— Start Supplied text —
The preface also includes a note on how to use the index. The indexer, chose letters over numerals as his locators: when the alphabet (A–Z) is exhausted (with the addition of a Tironian ‘ampersand’ and the backwards capital C, an abbreviation of the Latin prefix, con), the index turns next to two-letter combinations, beginning with AB–AↃ, BC-CↃ, CD–CL, for a total of 80 divisions.
At about the same time, an almost identical edition of this work appeared from the press of Johannes Mentelin in Strasbourg. In some catalogues the Mentelin edition is dated earlier than that of Fust and Schoeffer’s, although F. W. Householder makes a very compelling case for the priority of the Fust and Schoeffer edition. We might, then, consider Mentelin’s, the first known pirated edition in Western typographic history. Householder conjectures that perhaps Mentelin’s edition was ‘composed of proof-sheets surreptitiously taken by some employee of Fust.’ (p. 45)
— End Supplied text —
### Goals
- A) Answer these questions from the passage on the early printed edition and its index, one per line:
(i) What did the indexer use as locators instead of numerals?
(ii) How many divisions does the index have in total?
(iii) In which city was Johannes Mentelin's press?
- B) In the passage on the early printed edition and its index, recast the paragraph beginning "At about the same time" as a short bulleted list that keeps its main facts.
- C) Carry the passage on the Fust and Schoeffer edition and Mentelin's near-copy forward from its last sentence.
— Start Supplied data —
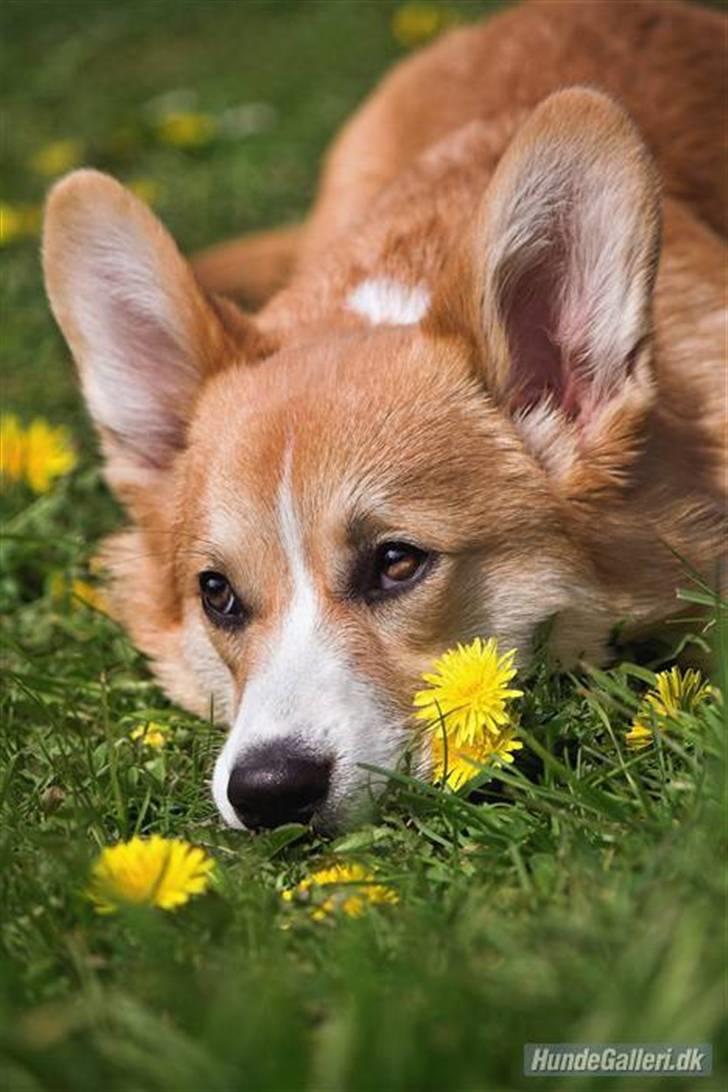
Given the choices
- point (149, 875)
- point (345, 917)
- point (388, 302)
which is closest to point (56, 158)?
— End Supplied data —
### The responses
- A)
(i) Letters.
(ii) 80.
(iii) Strasbourg.

- B)
- Johannes Mentelin's press in Strasbourg issued an almost identical edition at about the same time.
- Some catalogues date Mentelin's edition earlier than Fust and Schoeffer's.
- F. W. Householder argues convincingly that the Fust and Schoeffer edition came first.
- On that basis, Mentelin's may be the first known pirated edition in Western typographic history.
- Householder suggests it may have been set from proof-sheets secretly taken by an employee of Fust (p. 45).

- C)
Of particular interest in early printed indexes are the solutions to linking index entries to their sources within the text. Peter Schoeffer, now printing alone, after the death of his partner Fust in 1466, printed the first edition of Henricus de Herpf’s Speculum aureum. This substantial book of 811 pages was printed in 1474, some seven years after the St. Augustine and it demonstrates that Schoeffer was still grappling with how best to present the index. The book opens with an index of 22 pages, not comprising a list of words but instead sentences and phrases. In the absence of page numbers, the index makes good use of the book’s natural divisions: first the index references one of the book’s major divisions, one of ten commandments, each introduced by a large, rubricated initial of six lines; next, the index references one of 213 sermons, introduced with a smaller, usually, four-line initial. Each index entry concludes with reference to a guide letter printed in the inner or outer margin.
So, for example, the first entry under B, reads: “baptismi forma qualis est. i. sermon xvi. c.”, with, of course, the concluding “i. ser. xvi. c.” acting as the locator, referencing the first Commandment, Sermon 16, guide letter, C (in the margin). You can test the index for yourself with the digitized copy of this incunable hosted by ULB Darmstadt.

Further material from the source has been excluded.